● **Exercise details**
Recast the lines below, from the one containing "What length of space exists" through the one containing "3.08 metres", inclusive, as a two-column CSV with the headers text and answer. Give one row for each text and its answer, with every field in double quotes and any line breaks turned into spaces.

Spatial question data rows:

- - - - - - -

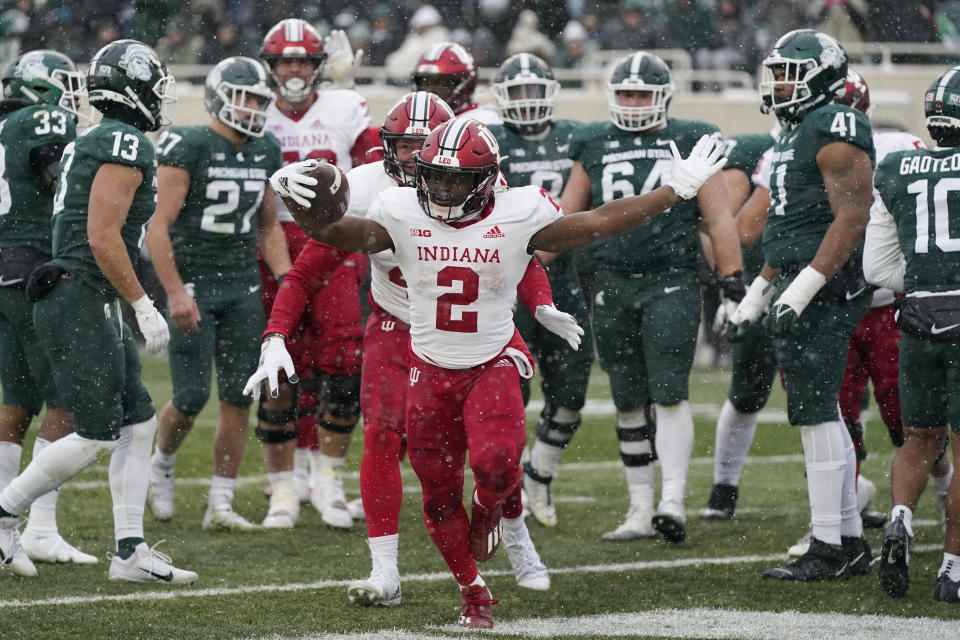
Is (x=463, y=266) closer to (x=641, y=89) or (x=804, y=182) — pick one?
(x=804, y=182)

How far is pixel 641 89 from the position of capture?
18.0 ft

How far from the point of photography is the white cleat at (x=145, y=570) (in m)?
4.52

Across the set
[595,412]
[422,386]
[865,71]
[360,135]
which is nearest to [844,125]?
[422,386]

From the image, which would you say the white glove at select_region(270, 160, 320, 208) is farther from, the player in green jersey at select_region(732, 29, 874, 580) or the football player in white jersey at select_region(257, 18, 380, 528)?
the football player in white jersey at select_region(257, 18, 380, 528)

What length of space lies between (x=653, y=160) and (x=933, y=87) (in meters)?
1.33

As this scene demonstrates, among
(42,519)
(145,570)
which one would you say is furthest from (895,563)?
(42,519)

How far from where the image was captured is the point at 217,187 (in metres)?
5.63

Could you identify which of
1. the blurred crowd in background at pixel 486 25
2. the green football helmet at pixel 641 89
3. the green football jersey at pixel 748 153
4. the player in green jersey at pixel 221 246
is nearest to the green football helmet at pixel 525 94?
the green football helmet at pixel 641 89

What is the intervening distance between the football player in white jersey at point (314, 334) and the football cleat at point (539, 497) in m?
0.81

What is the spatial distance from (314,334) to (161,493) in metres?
0.97

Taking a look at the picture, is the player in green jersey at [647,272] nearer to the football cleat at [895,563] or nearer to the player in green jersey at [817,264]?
the player in green jersey at [817,264]

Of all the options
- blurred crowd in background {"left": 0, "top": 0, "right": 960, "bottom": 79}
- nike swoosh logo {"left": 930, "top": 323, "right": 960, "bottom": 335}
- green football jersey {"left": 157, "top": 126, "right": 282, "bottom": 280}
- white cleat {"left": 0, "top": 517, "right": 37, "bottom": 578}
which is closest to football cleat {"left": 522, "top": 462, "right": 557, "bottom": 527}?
green football jersey {"left": 157, "top": 126, "right": 282, "bottom": 280}

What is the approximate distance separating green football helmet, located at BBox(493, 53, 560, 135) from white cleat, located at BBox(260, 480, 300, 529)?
6.25ft

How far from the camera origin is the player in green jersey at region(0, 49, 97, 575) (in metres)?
4.82
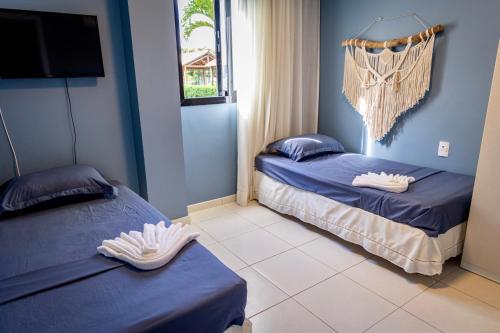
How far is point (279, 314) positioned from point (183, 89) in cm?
209

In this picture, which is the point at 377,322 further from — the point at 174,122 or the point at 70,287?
the point at 174,122

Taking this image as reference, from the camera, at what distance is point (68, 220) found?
186cm

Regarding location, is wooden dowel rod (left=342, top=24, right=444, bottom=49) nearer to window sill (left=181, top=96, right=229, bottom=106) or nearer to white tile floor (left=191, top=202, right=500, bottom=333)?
window sill (left=181, top=96, right=229, bottom=106)

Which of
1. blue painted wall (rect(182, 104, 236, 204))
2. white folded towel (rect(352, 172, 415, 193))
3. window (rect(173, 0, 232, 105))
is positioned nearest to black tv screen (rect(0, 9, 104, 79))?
window (rect(173, 0, 232, 105))

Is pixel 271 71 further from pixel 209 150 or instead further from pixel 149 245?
pixel 149 245

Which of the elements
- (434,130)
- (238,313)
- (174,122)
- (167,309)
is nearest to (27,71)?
(174,122)

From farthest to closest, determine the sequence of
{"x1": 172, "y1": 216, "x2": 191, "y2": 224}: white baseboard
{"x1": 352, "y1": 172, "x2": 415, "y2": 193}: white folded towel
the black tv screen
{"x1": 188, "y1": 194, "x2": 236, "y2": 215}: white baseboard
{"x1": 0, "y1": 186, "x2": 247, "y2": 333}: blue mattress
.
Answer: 1. {"x1": 188, "y1": 194, "x2": 236, "y2": 215}: white baseboard
2. {"x1": 172, "y1": 216, "x2": 191, "y2": 224}: white baseboard
3. {"x1": 352, "y1": 172, "x2": 415, "y2": 193}: white folded towel
4. the black tv screen
5. {"x1": 0, "y1": 186, "x2": 247, "y2": 333}: blue mattress

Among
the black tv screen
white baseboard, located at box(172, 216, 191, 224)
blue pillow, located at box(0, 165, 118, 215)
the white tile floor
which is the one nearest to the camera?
the white tile floor

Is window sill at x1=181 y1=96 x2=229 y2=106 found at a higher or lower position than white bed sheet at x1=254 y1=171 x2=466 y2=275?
higher

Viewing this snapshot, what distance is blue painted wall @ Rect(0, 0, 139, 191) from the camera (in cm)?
224

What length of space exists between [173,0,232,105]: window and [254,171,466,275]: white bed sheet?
1189mm

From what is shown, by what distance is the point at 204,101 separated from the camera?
3.08 metres

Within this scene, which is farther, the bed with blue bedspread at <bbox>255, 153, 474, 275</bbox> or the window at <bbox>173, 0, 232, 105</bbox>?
the window at <bbox>173, 0, 232, 105</bbox>

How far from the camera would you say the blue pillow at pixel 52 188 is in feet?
6.37
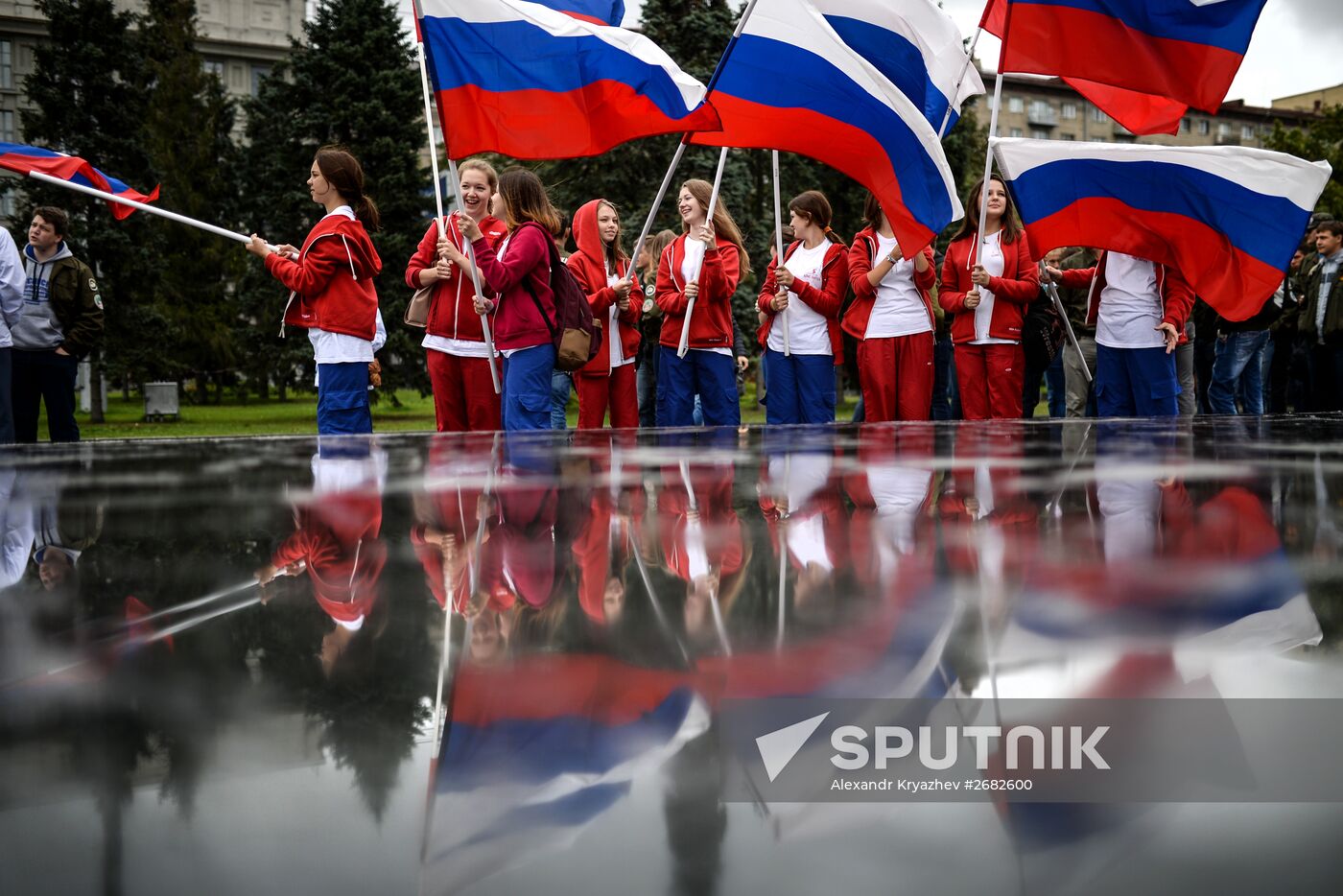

- - - - - - -

● **Exercise response**
text,answer
"What length of space exists between [173,0,232,105]: window and [254,171,466,275]: white bed sheet?","1189mm"
"From what is shown, by what distance is the point at 204,101 separated from the camera?","3.08 metres"